Se Kelly estivesse entre os que se apresentaram voluntariamente para relatar seu problema, poderia ter garantido o emprego, segundo a política da cidade. Mas essa oportunidade não é aproveitada por alguns bombeiros, segundo conselheiros privados. Eles relatam casos de bombeiros que pagam o próprio tratamento por não confiar no sigilo da corporação.

Kelly diz que não se sentiu confortável em se abrir com os conselheiros que procurou depois de trabalhar no marco zero. Ele diz que não os considera capazes de compreender o que ele está passando. Os restos o assombram, diz, até em casa, onde ele não consegue escapar do que viu.

Durante um turno, por volta das 4 da manhã, depois de encontrar mais pedaços de corpos, Kelly diz que alertou um supervisor. O supervisor lhe fez uma série de perguntas: Nome? Posto? Número de identidade? A informação era usada para etiquetar os restos com a identidade da pessoa que os encontrava, muito possivelmente as únicas marcas de identificação que eles poderiam ter.

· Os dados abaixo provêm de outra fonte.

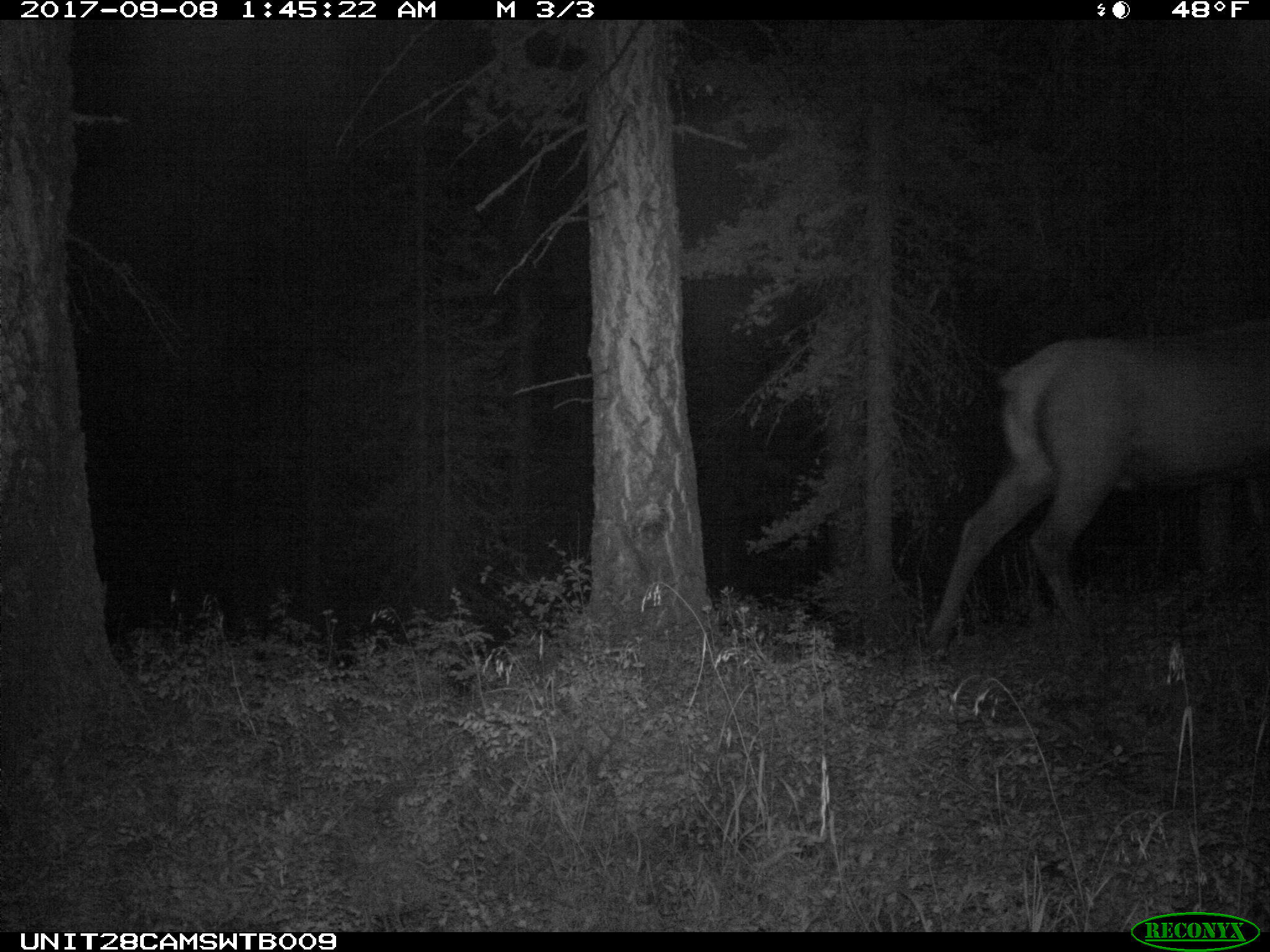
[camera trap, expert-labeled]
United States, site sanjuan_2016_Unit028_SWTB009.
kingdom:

Kelly diz que sentia ansiedade e culpa. Ele sobrevivera. Outros próximos a ele haviam morrido, incluindo três velhos amigos. Um colega na limpeza, o bombeiro John Hegeman, diz ter visto a transformação em Kelly durante aquele período, embora não soubesse nada sobre uso de drogas. Ele diz que Kelly era conhecido como "General", um homem sisudo que gritava ordens. Agora, Hegeman recorda, ele pode ser levado ás lágrimas por brincadeiras no posto.

Em 2003, Kelly chocou seus colegas ao trocar a Engine Company 281, seu posto de operação em East Flatbush, por um com menos missões de incêndio nas Rockaways. "Fiquei chocado", diz Hegeman. "Ninguém se transfere de nosso posto, ninguém." Kelly diz simplesmente: "Nunca mais queria ver gente morta... gente morta queimada, morta baleada, caída de um telhado, acidentes de carros, suicídios, bebês mortos, mortos no berço."

Em janeiro, depois que seu teste de drogas deu positivo, ele foi suspenso e recebeu uma função burocrática num cubículo, onde tinha pouco a fazer além de lembrar o que tinha visto. Com cinco filhos para sustentar, ele diz que estava a três anos de completar o prazo para uma aposentadoria integral e vitalícia, e agora está ameaçado de perder tudo.

Ele diz que começou a ver a política de tolerância zero como profundamente injusta e, apesar do estigma de ser visto como um consumidor de drogas, resolveu falar longamente sobre isso. Outros bombeiros em situação similar não quiseram ser entrevistados, por considerarem seu uso de drogas um assunto pessoal. "Fiz o que pude durante 17 anos para o Corpo de Bombeiros", diz Kelly. "Eles não me querem mais, e nessas condições, isso fede." Ao mesmo tempo, ele diz que sabia que não podia culpar totalmente a corporação. "Estou tentando dizer, com toda a humildade que posso, que cometi um erro."